Stanislas Rodanski, 1927-1981, De la lumière à l’ombre, de l’ombre à la lumière
Longtemps son nom ne fut que celui d’un fantôme, le mythe d’un poète maudit dont on ne savait rien sinon qu’il avait traversé le surréalisme comme le météore qu’il fut peut-être, abandonnant quelques traces hautaines deci-delà, entre deux blocs de silence. Le personnage était entouré d’une aura sulfureuse, non dénuée de prestige pour certains, très peu. C’est au milieu des années 60 qu’une nouvelle génération de jeunes gens, attirés comme lui à leur âge par le surréalisme, commença une approche d’autant plus difficile qu’à cette époque Rodanski était enfermé dans un asile du côté de Lyon, croyait-on savoir. Alain Jouffroy dans Le Temps d’un livre ( Gallimard, 1966) puis Julien Gracq dans sa préface à La victoire à l’ombre des ailes (éd. du Soleil noir, 1975), seul livre publié du vivant de Rodanski, dynamisèrent les recherches, les publications en revue et en plaquette. La récollection de ses écrits par son ami de jeunesse Jacques Veuillet et leur transmission à la bibliothèque Doucet d’une part, la fréquentation du poète à la fin de sa vie et l’immense travail biographique mené par Bernard Cadoux et Jean-Paul Lebesson d’autre part permettent aujourd’hui d’en savoir beaucoup sur un homme dont les textes et la vie reflètent la même fulgurance, la même sensation d’absolu.
Il naît Stanislas Bernard Glücksmann le dimanche 30 janvier 1927 à Lyon.
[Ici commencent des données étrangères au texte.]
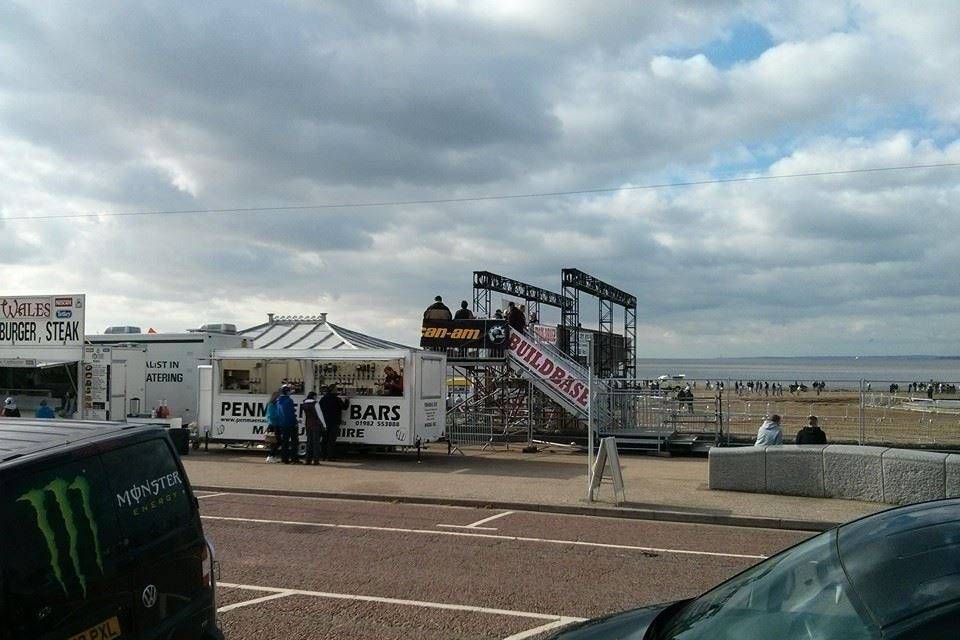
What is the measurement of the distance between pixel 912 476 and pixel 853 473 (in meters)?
0.90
Sa double appellation Rodanski/Glücksmann, dont il jouera beaucoup, est peut-être à l’origine de ses divers et nombreux pseudonymes : Arnold, Lancelo, Astu, Nemo, Tristan, Domino Faber, etc. Ses parents divorcent trois ans plus tard. Ses grands mères s’occupent de lui. Scolarité dans des établissements privés à Chamonix, Megève où en 1942 il aurait fait la connaissance du peintre surréaliste Jacques Hérold. Premiers écrits. Ne se présente pas au baccalauréat.
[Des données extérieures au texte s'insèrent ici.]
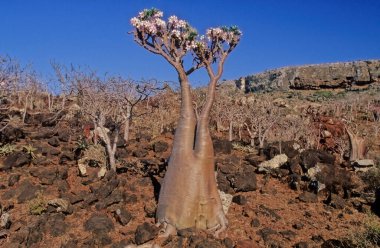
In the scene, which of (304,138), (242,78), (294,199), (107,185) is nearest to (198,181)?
(107,185)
8 novembre 1944 : Rodanski est raflé à Saint-Dié et envoyé en camp de travail en Allemagne. Il en revient en mai 1945. Monte parfois à Paris d’où il écrit à André Breton en 1946. S’inscrit à l’école des beaux-arts de Lyon où Jacques Veuillet fait sa connaissance et devient son ami.
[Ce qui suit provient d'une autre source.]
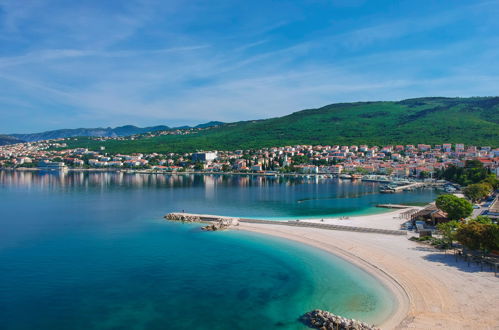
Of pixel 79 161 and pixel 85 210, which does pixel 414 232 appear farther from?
pixel 79 161

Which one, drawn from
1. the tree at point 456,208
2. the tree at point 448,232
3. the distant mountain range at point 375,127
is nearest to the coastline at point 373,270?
the tree at point 448,232

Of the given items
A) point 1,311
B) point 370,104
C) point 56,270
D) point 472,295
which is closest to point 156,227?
point 56,270

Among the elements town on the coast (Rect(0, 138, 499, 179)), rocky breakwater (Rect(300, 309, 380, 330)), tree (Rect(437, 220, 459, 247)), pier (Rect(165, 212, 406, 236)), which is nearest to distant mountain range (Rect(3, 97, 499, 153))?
town on the coast (Rect(0, 138, 499, 179))

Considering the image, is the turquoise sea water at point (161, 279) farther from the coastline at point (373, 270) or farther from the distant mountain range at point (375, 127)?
the distant mountain range at point (375, 127)

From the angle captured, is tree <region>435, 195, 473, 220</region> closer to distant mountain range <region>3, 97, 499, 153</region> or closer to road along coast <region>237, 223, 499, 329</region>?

1947-1953 : séjours partagés entre Lyon et Paris. Fréquente les surréalistes regroupés autour d’André Breton, signe le tract Rupture inaugurale, participe (plus ou moins) à l’élaboration de l’exposition de 1947, fait partie du comité de rédaction de la revue Néon dont il a trouvé le titre et où il publie ses premiers textes : “A perte de vue” et “Au voisinage des tableaux de Jacques Hérold”. De comportement vagabond et parfois violent, il est plusieurs fois interpellé, arrêté, interné. En novembre 1948, il est exclu du groupe surréaliste avec entre autres Sarane Alexandrian, Victor Brauner, Alain Jouffroy et Claude Tarnaud pour activité fractionnelle. Vie errante entre Lyon et Paris, violences, arrestations, internements d’abord à Perray-Vaucluse en janvier 1949, puis en août à Villejuif, jusqu’en octobre 1952. C’est là qu’il rédigera ses textes les plus ambitieux : Substance 13, Requiem for me, la Lettre au Soleil noir, Lancelo, La victoire à l’ombre des ailes, etc. Rendu à la liberté, ses tentatives de vie autonome et d’insertion sociales s’avèrent impossibles.
31 décembre 1953 : il accepte son internement à la maison de santé Saint-Jean de Dieu à Lyon. Il n’en sortira pas jusqu’à sa mort, le 24 juillet 1981, sauf un après-midi avec Bernard Cadoux et Jean-Paul Lebesson qui l’ont rencontré en 1977 pour un tournage sur l’enfermement et qui réalisent sur et avec lui le court métrage Horizon perdu. Durant toute cette période (la moitié de sa vie !), il aura reçu quelques rares visiteurs, notamment Jacques Hérold, Jacques Veuillet. Il y a rempli d’innombrables carnets d’écrits stéréotypés qu’il appelait sa « doctrine » où abondent les traces d’une mémoire livrée à elle-même.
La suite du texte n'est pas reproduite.